R/merge_level0.R
In invitroTKstats: In Vitro Toxicokinetic Data Processing and Analysis Pipeline

Documented in merge_level0

#' Merge Multiple Level-0 files into a Single Table for Processing
#'
#' This function reads multiple Excel files containing mass-spectrometry (MS) data
#' and extracts the chemical sample data from the specified
#' sheets. The argument `level0.catalog` is a table that
#' provides the necessary information to find the data for each chemical. The
#' primary data of interest are the analyte peak area, the internal standard
#' peak area, and the target concentration for calibration curve (CC) samples.

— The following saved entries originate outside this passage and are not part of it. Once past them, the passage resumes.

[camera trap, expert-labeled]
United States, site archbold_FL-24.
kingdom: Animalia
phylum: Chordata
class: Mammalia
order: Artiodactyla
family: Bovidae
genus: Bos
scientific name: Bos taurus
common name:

#' The argument `data.label` is used to annotate this particular mapping of level-0
#' files into data ready to be organized into a level-1 file.
#'
#' Unless specified to be a single value for all the files, for example sheet="Data",
#' the argument `level0.catalog` should be a data frame with the following columns:
#' \tabular{rr}{
#'   File \tab The Excel filename to be loaded\cr
#'   Sheet \tab The name of the Sheet to examine within in the Excel file\cr
#'   Skip.Rows \tab How many rows should be skipped on the sheet to get usable column names\cr
#'   Date \tab The date the measurements were made\cr
#'   Chemical.ID \tab The laboratory chemical identity\cr
#'   ISTD \tab The internal standard used\cr
#'   Col.Names.Loc \tab The row locations of the column names\cr
#'   Sample.ColName \tab The column name on the sheet that contains sample identity\cr
#'   Type.ColName \tab The column name on the sheet that contains the type of sample\cr
#'   Peak.ColName \tab The column name on the sheet that contains the analyte MS peak area \cr
#'   ISTD.Peak.ColName \tab The column name on the sheet that contains the internal standard MS peak area\cr
#'   Conc.ColName \tab The column name on the sheet that contains the intended concentration for calibration curves \cr
#'   AnalysisParam.ColName \tab The column name on the sheet that contains the MS instrument parameters for the analyte\cr
#' }
#' Columns with names ending in ".ColName" indicate the columns to be extracted
#' from the specified Excel file and sheet containing level-0 data.
#' 
#' If the output level-0 file is chosen to be exported and an output directory 
#' is not specified, it will be exported to the user's R session temporary directory. 
#' This temporary directory is a per-session directory whose path can be found with
#' the following code: \code{tempdir()}. For more details, see 
#' \url{https://www.collinberke.com/til/posts/2023-10-24-temp-directories/}.
#' 
#' As a best practice, \code{INPUT.DIR} (when importing a .tsv file) and/or 
#' \code{OUTPUT.DIR} shoud be specified to simplify the process of importing and
#' exporting files. This practice ensures that the exported files can easily be 
#' found and will not be exported to a temporary directory. 
#'
#' @param FILENAME (Character) A string used to identify outputs of the function call.
#' (Default to "MYDATA")
#' 
#' @param level0.catalog A data frame describing which columns of which sheets
#' in which Excel files contain MS data for analysis. See details for full
#' explanation.
#' 
#' @param file.col (Character) Column name containing level-0 file names
#' to pull data from.
#' 
#' @param sheet (Character) Excel file sheet name/identifier containing
#' level-0 where data is to be pulled from. (Defaults to `NULL`.) (Note: Single
#' entry only, use only if all files have the same sheet identifier for
#' level-0 data.) 
#' 
#' @param sheet.col (Character) Catalog column name containing `sheet`
#' information. (Default to "Sheet")
#' 
#' @param skip.rows (Numeric) Number of rows to skip when extracting level-0
#' data from the specified Excel file(s). (Defaults to `NULL`.) (Note: Single
#' entry only, use only if all files need to skip the same number of rows
#' for extracting level-0 data.)
#' 
#' @param skip.rows.col (Character) Catalog column name containing `skip.rows`
#' information. (Default to "Skip.Rows")
#' 
#' @param num.rows (Numeric) Number of rows to pull when extracting level-0
#' data from the specified Excel file(s). (Defaults to `NULL`.) (Note: Single
#' entry only, use only if all files need to pull the same number of rows for
#' extracting level-0 data.)
#' 
#' @param num.rows.col (Character) Catalog column name containing `num.rows`
#' information. (Default to `NULL`)
#' 
#' @param date (Character) Date of laboratory measurements. Typical format
#' "MMDDYY" ("MM" = 2 digit month, "DD" = 2 digit day, and "YY" = 2 digit year).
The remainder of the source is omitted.